§ MATERIAL SHOWN:
+---+

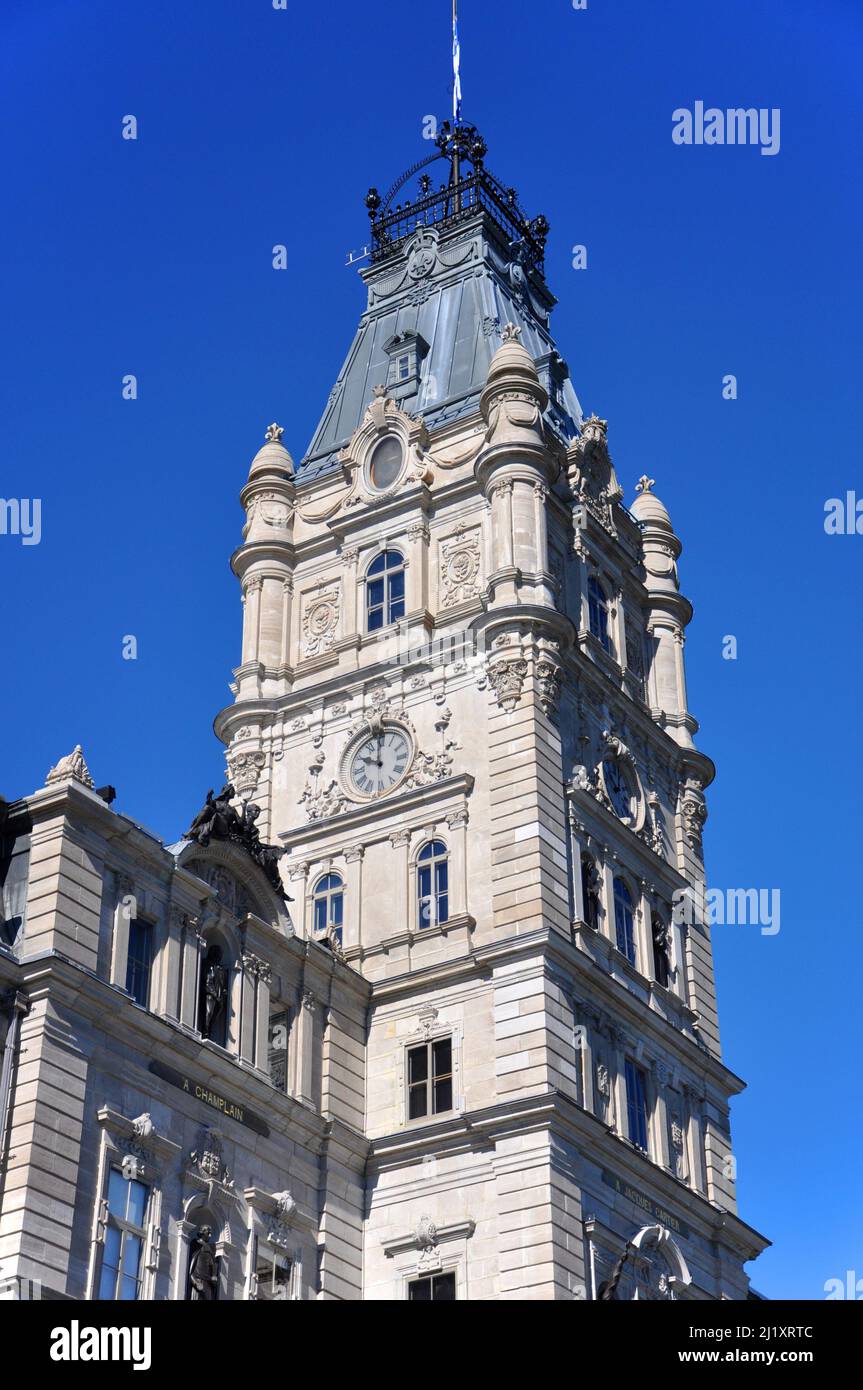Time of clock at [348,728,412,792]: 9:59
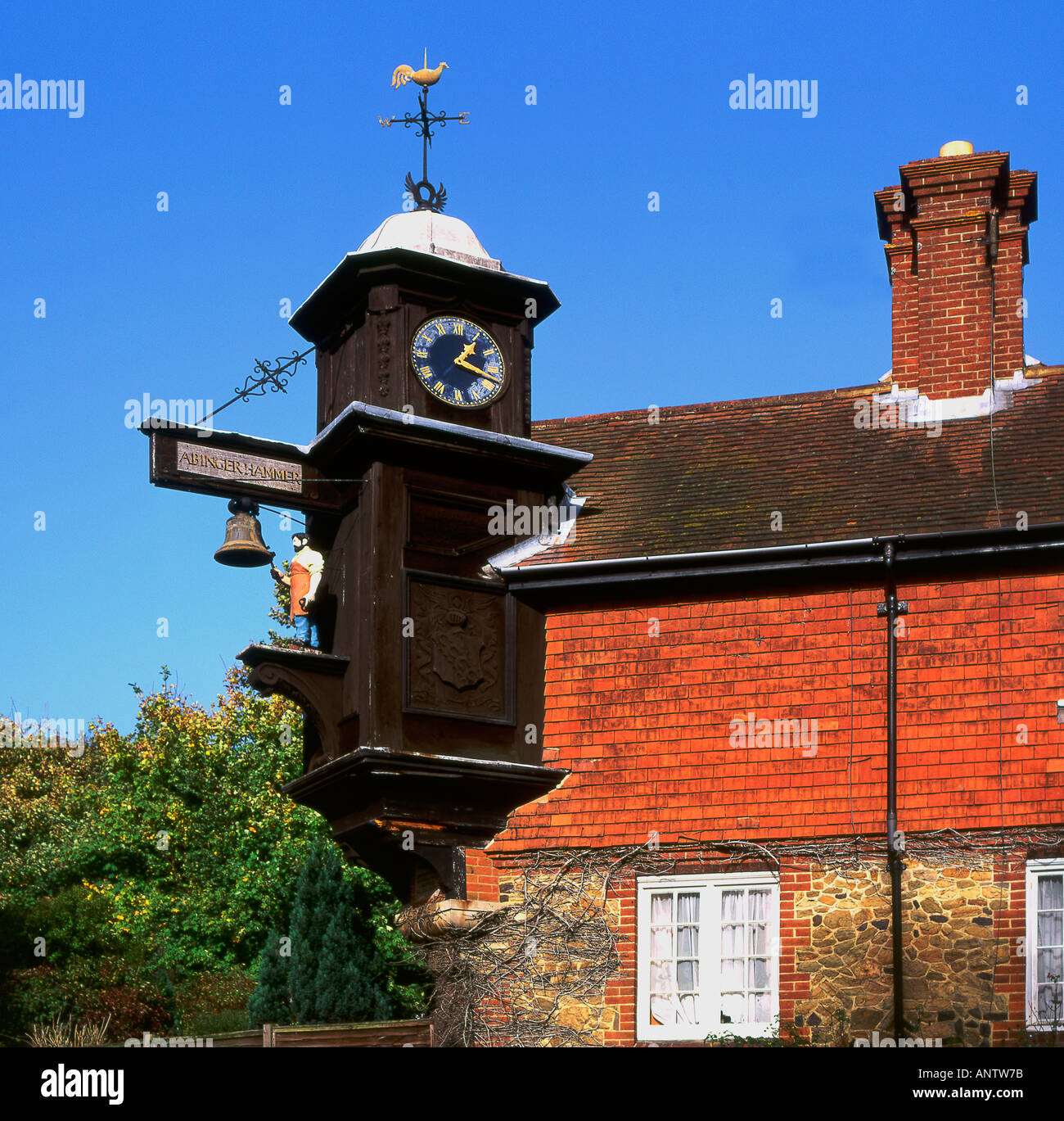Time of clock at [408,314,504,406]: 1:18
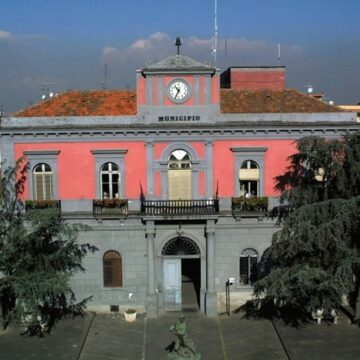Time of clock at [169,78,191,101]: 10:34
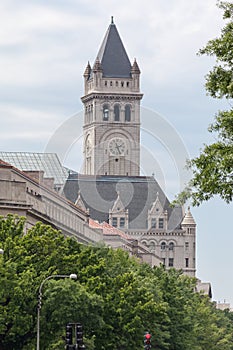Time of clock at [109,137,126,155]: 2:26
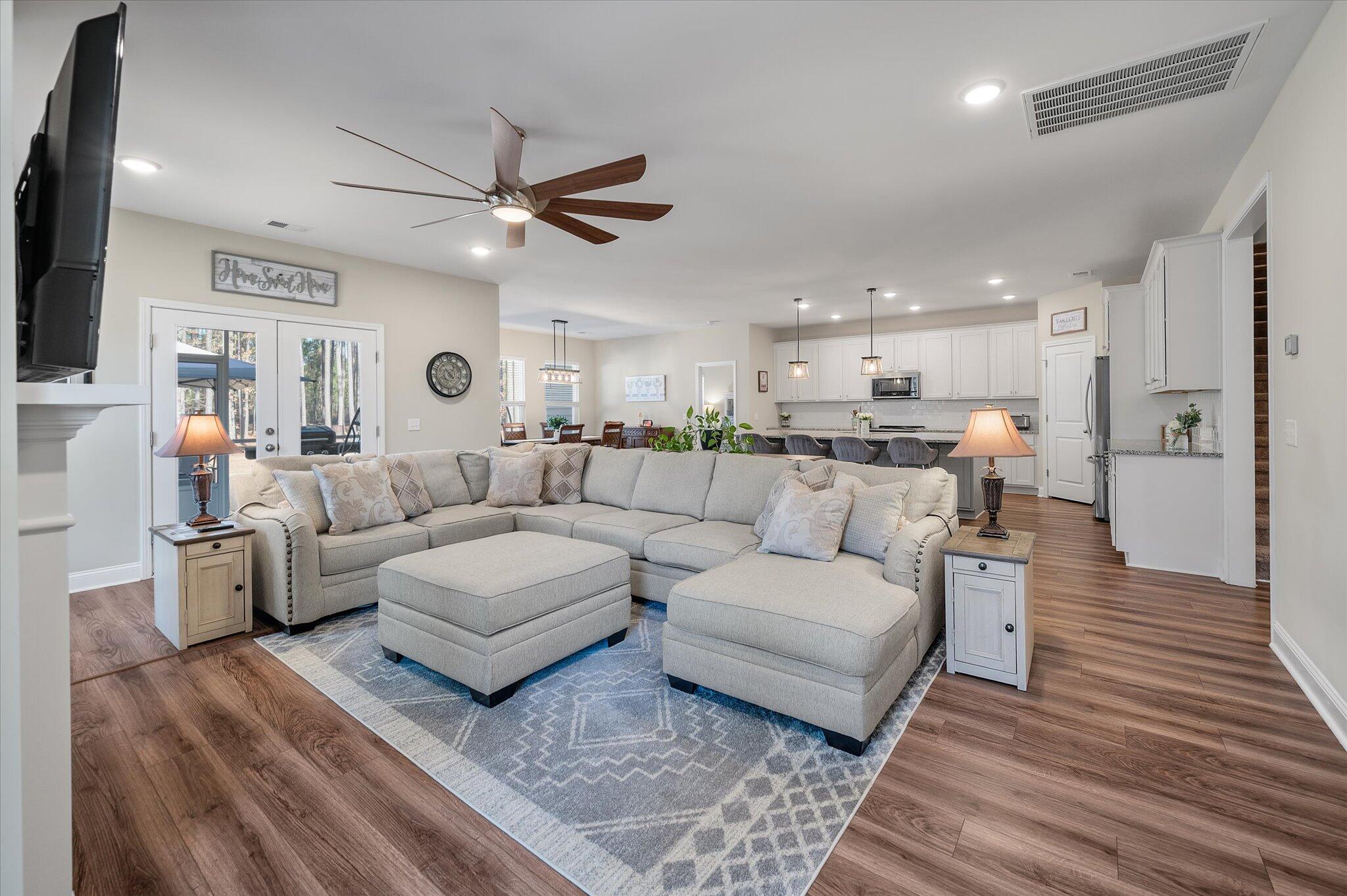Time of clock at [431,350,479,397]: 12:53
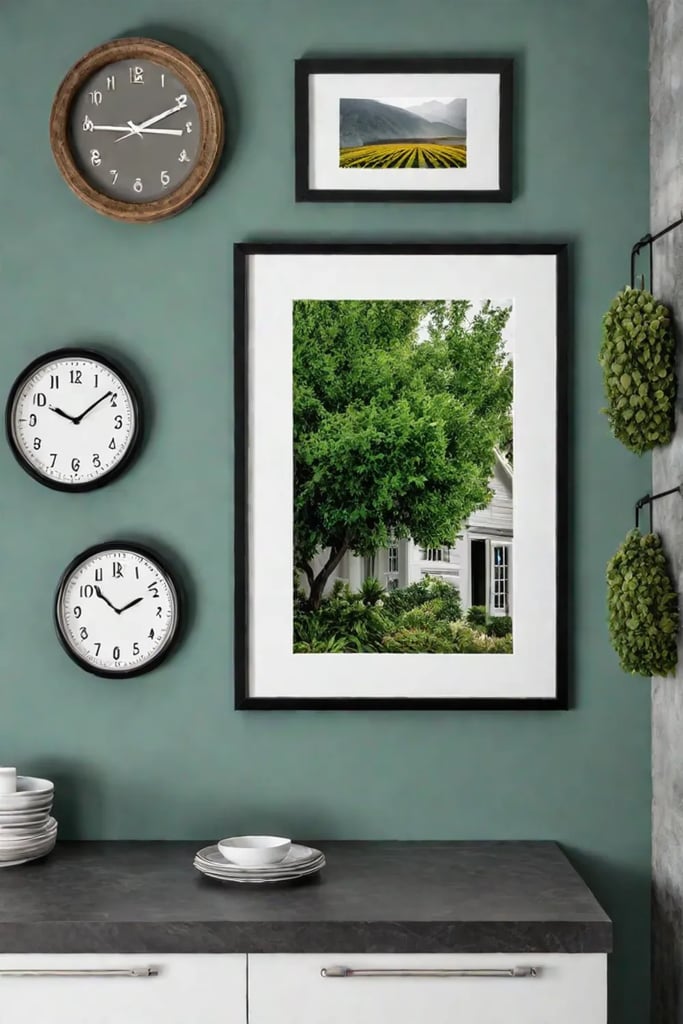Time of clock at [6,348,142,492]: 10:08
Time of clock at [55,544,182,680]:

+---+

§ WORK REQUIRED: Reproduce every one of the entries above word for word, in the same order. Leave out the pictures.

§ PROBLEM SOLUTION:
Time of clock at [348,728,412,792]: 9:59
Time of clock at [408,314,504,406]: 1:18
Time of clock at [169,78,191,101]: 10:34
Time of clock at [109,137,126,155]: 2:26
Time of clock at [431,350,479,397]: 12:53
Time of clock at [6,348,142,492]: 10:08
Time of clock at [55,544,182,680]:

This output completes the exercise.